Publicado em 04 de julho de 2016

A fisioterapia aplicada a fase gestacional pode atuar tanto no pré-parto quanto no puerpério.

A fisioterapia aplicada a fase gestacional pode atuar tanto no pré-parto quanto no puerpério.

Um dos momentos mais esperados quando se pensa em ser mãe é a hora do parto. Já está mais do que comprovado que mulheres que optam pelo parto normal tem uma recuperação mais rápida e saudável sem muitos riscos de complicações.

As mulheres que por algum motivo tem que optar pela cesariana tem uma recuperação mais demorada, e deve ter mais cuidados com a saúde. Várias são as terapias indicadas para o período da gestação, todas a fim de melhorar a hora do parto e também ajudar a futura mamãe deixando-a mais saudável, confiante e tranquila.

A fisioterapia aplicada a fase gestacional pode atuar tanto no pré-parto quanto no puerpério (período após o parto). Os exercícios gestacionais podem começar a partir do terceiro trimestre, após a liberação do obstetra, com exercícios respiratórios, relaxamentos e orientações posturais.
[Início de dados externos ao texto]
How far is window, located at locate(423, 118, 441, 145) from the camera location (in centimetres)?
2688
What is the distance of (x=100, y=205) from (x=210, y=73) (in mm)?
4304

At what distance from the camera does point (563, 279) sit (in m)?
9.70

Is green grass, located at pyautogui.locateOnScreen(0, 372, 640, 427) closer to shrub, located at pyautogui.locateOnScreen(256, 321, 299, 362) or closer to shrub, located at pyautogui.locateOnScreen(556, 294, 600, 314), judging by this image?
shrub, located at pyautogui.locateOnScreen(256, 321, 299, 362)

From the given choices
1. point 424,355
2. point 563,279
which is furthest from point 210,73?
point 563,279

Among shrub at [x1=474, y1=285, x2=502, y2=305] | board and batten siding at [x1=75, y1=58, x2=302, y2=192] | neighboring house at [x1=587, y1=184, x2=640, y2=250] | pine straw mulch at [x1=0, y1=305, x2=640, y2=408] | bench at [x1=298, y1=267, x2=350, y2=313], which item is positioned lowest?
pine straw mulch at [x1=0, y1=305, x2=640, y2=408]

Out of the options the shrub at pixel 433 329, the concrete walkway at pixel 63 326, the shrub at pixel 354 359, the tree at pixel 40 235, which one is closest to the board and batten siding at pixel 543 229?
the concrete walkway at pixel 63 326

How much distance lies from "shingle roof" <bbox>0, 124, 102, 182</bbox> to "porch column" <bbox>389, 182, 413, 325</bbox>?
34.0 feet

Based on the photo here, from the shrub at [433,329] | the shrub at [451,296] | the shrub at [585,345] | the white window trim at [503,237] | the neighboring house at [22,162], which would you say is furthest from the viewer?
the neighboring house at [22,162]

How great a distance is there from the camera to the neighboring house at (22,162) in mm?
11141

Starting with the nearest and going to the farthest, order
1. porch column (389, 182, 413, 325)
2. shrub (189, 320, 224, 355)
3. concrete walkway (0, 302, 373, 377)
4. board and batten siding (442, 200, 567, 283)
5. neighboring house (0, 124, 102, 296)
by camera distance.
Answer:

Em seguida é iniciado os exercícios de alongamento, fortalecimento do assoalho pélvico e abdominal e drenagem linfática.

A fisioterapeuta, mestre em políticas públicas e doula, Juliana Baptista, tem trabalhado com as gestantes e afirma o quanto os exercícios e a preparação para parto pode ajudar as gestantes, tornando esse momento mais tranquilo.

Esses exercícios visam melhorar a flexibilidade, força e condicionamento físico para a progressão da gestação, por isso é indicado que os exercícios sejam realizados através de exercícios no solo, na bola, alongamentos, massagem perineal e a utilização do e-pino (aparelho para treino expulsivo).

“Os principais efeitos da prática de atividades físicas no corpo das gestantes são: Alivio nos sintomas de dor na coluna lombar (lombalgias); Melhora da circulação reduzindo assim os edemas na gravidez (inchaços); Promove reeducação postural; Melhora o condicionamento cardiorrespiratório; Melhora a força dos músculos do assoalho pélvico; Melhora a autoestima e confiança na hora do parto; facilita o trabalho do parto tornando-o mais afetivo; Auxilia na recuperação mais rápida do parto para a realização de atividades do cotidiano”, enfatiza a fisioterapeuta.

Vale destacar que existem alguns casos de gestação que impedem que esses tipos de exercícios sejam realizados, como as gestantes que apresentem doenças pulmonares, cardiorrespiratórias, cardiovasculares, sangramento vaginal e histórico de abortos espontâneos.